DESIGN
======

I've always wanted a tool capable of formatting source code according to
style(9) from OpenBSD. It shouldn't require one to fiddle with knobs nor supply
needed include path(s) in order to do get the desired formatting right. There
are other tools out there but they didn't manage to satisfy my requirements.

Another motivation for knfmt was the discovery of a paper entitled "A prettier
printer" by Philip Wadler[1]. I found his work both novel and elegant. This was
a chance to put his ideas into use, which others already have done[2].

This document is an attempt to give an introducing to the knfmt source code and
is divided into one section per file. The same files are enumerated in order of
execution. Followed by some noteworthy topics in no particular order.

Design documents are doomed to become outdated and inaccurate, this is no
exception.

[1] https://homepages.inf.ed.ac.uk/wadler/papers/prettier/prettier.pdf
[2] http://blog.vjeux.com/2017/javascript/anatomy-of-a-javascript-pretty-printer.html

lexer.c
=======

The lexer turns source code into a list of tokens and owns the associated
memory. This has several advantages as all tokens are constant, pointers to
them can be compared for equality and remains valid until lexer_free() is
invoked.

In general terms, the lexer API is divided into two categories:

1. Routines that consume one or many tokens, often prefixed with lexer_if.
   Such routines returns non-zero if it managed to consume the next token(s)
   given a criteria, such as being of a certain type. Otherwise, zero is
   returned.

2. Routines that peek at one or many tokens, prefixed with lexer_peek. Such
   routines returns non-zero if the peeked at token(s) satisfied the given
   criteria, such as being of a certain type.
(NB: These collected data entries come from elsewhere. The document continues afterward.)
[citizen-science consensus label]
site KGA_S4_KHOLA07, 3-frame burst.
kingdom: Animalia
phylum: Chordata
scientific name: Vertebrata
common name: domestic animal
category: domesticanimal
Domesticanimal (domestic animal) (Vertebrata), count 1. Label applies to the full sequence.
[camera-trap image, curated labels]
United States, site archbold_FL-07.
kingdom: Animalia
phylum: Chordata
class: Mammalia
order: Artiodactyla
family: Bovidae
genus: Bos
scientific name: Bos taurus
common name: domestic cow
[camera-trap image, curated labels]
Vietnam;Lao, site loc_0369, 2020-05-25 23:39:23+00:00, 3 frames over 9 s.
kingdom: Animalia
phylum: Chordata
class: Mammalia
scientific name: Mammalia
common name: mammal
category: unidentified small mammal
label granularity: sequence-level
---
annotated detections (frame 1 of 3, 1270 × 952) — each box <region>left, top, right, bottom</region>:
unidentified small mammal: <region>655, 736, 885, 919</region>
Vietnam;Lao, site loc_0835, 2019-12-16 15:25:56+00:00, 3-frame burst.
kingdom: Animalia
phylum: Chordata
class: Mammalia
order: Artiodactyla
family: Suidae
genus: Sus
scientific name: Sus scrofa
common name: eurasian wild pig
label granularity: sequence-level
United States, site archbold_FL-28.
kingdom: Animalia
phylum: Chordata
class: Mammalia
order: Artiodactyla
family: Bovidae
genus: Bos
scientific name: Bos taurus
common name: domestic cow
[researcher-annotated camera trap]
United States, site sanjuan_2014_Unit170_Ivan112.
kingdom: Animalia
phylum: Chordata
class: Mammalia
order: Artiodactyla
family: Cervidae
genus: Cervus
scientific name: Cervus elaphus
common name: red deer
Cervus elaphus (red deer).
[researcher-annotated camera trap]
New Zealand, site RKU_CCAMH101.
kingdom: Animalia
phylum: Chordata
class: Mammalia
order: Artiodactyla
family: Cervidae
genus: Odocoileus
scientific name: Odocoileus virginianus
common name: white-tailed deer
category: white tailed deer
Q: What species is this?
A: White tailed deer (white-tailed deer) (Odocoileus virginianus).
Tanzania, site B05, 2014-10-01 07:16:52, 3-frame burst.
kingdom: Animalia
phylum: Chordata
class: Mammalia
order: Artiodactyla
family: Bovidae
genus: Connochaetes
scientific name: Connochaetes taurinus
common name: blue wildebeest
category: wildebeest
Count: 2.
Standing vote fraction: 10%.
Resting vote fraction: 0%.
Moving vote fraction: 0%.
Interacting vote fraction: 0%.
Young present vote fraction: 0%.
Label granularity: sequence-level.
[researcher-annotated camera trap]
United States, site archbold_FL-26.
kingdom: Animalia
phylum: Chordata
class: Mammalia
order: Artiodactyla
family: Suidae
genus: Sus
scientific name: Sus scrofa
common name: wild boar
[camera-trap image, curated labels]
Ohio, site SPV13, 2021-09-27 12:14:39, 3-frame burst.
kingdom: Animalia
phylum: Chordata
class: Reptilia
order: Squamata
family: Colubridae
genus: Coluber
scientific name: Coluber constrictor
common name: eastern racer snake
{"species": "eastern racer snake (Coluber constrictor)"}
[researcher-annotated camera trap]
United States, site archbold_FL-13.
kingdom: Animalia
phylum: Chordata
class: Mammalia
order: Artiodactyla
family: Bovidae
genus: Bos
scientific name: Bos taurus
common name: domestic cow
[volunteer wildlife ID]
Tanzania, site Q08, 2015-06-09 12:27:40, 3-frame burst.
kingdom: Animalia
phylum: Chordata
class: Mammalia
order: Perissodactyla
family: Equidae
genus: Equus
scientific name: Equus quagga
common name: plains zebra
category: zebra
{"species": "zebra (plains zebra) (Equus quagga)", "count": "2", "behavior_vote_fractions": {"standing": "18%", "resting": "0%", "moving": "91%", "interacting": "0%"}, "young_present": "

Otherwise, zero is returned.

A token can have more tokens associated with it, called dangling tokens. See the
cpp section below for such use case.

clang.c
=======

Not to be confused with LLVM Clang. C language specific routines used by the
lexer, see the cpp conditionals section below.

parser.c
========

The parser recognizes the tokens emitted by the lexer according to the C
grammar in a recursive descent fashion. The parser is also responsible for
constructing the document which represents the formatted source code. Parsing is
therefore not implemented as a distinct step of the execution. It might be
beneficial to separate the two at some point by letting the parser only be
concerned with creation of an AST like structure.

simple-*.c
==========

Various transformations used to subjectively simplify the source code.

expr.c
======

The expr parser is implemented using the Pratt parsing technique[1], a common
approach[2][3].

Some expressions which are valid C are not recognized the expr parser without
assistance from the parser. One example is sizeof() which can be given a type.
Whenever the expr parser encounters something it cannot recognize it gives the
parser a chance to recover, allowing the expr parser to continue; see
expr_recover() and the cpp section below.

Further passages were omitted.